Si deve tenere presente che prima in sella dovrà montare il pilota. La maggior parte dei sellini posteriori è troppo alta perché il passeggero possa montare i piedi per terra. Verificare quindi che il pilota abbia tolto il cavalletto e che la moto sia perfettamente dritta. Non appena il pilota sarà pronto, non bisogna fare altro che avvicinarsi alla moto da un lato, normalmente da sinistra.

Mettere un piede sulla pedana

Ora si deve mettere un piede sulla pedana. Nel caso in cui ci si sia avvicinati a sinistra, si deve usare il piede sinistro e viceversa. Sollevare quindi il corpo spostando l'altra gamba sulla pedana opposta, proprio come se si stesse montando a cavallo. Appoggiare le mani sulle spalle del pilota nel caso in cui si abbia bisogno di equilibrio.

Appoggiare l'altro piede sulla pedana e seguire i movimenti del pilota

Adesso si dovrà appoggiare l'altro piede sulla pedana corrispondente e quindi ci si dovrà sedere ben dritti. Tenere quindi le mani sulla vita o sui fianchi del pilota, informandolo poi che si sarà pronti a partire per la gita o per l'escursione. Durante il viaggio non vanno fatti assolutamente dei cenni agli altri automobilisti, ma andranno esclusivamente seguiti i movimenti del pilota.

Evitare di tenere la testa troppo vicina a quella del pilota

È importante durante il viaggio evitare assolutamente di tenere la testa troppo vicina a quella del pilota, altrimenti ad ogni frenata ci si scontrerà inevitabilmente. Va detto infatti che le moto accelerano e rallentano in maniera più rapida rispetto alle auto.

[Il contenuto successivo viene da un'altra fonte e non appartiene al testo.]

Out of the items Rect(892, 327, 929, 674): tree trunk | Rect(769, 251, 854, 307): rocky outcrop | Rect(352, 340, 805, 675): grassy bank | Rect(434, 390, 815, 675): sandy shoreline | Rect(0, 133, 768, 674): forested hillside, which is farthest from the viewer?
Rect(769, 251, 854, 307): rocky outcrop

Evitare di disturbare il pilota

Il pilota non va assolutamente disturbato, ragione per cui non si deve guidare dalla sella posteriore. Tutte le volte che si viaggia a velocità di crociera, il pilota non è in grado di sentire ciò che dice il passeggero, nemmeno se quest'ultimo si mettesse ad urlare. Ci si dovrà prima mettere d'accordo utilizzando determinati segnali, come ad esempio un tocco sulla spalla o cose simili.

Cercare di tenere una certa postura durante il viaggio

Una volta risolto il dilemma della posizione delle mani, bisogna affrontare la questione postura e comportamento. È essenziale essere molto "morbidi" e seguire almeno di un poco i movimenti della moto e di chi ci sta davanti, soprattutto in curva. Ci si può sgranchire le gambe o controllare le e-mail alla fine del tragitto. Se proprio non si può aspettare, allora è consigliato chiedere di fare una breve sosta se possibile. Per avere una certa stabilità è consigliabile stringere le gambe e dosare la pressione delle mani sul serbatoio; ad esempio durante una frenata, per non finire addosso al guidatore, è utile "premere" più forte con i palmi delle mani.

Sopportare eventuali dolori alle gambe o alle braccia

Non è assolutamente facile fare il passeggero, bisogna mettere in conto che le prime volte scesi dalla moto potreste avere dei dolori alle gambe o alle braccia per qualche giorno, ma sara' proprio in quel momento che si scoprirà di avere dei muscoli che non si sapeva di avere prima. E comunque tutto questo anche se può sembrare faticoso, verrà ampiamente ripagato dalle emozioni che la moto è in grado di regalare ad un passeggero.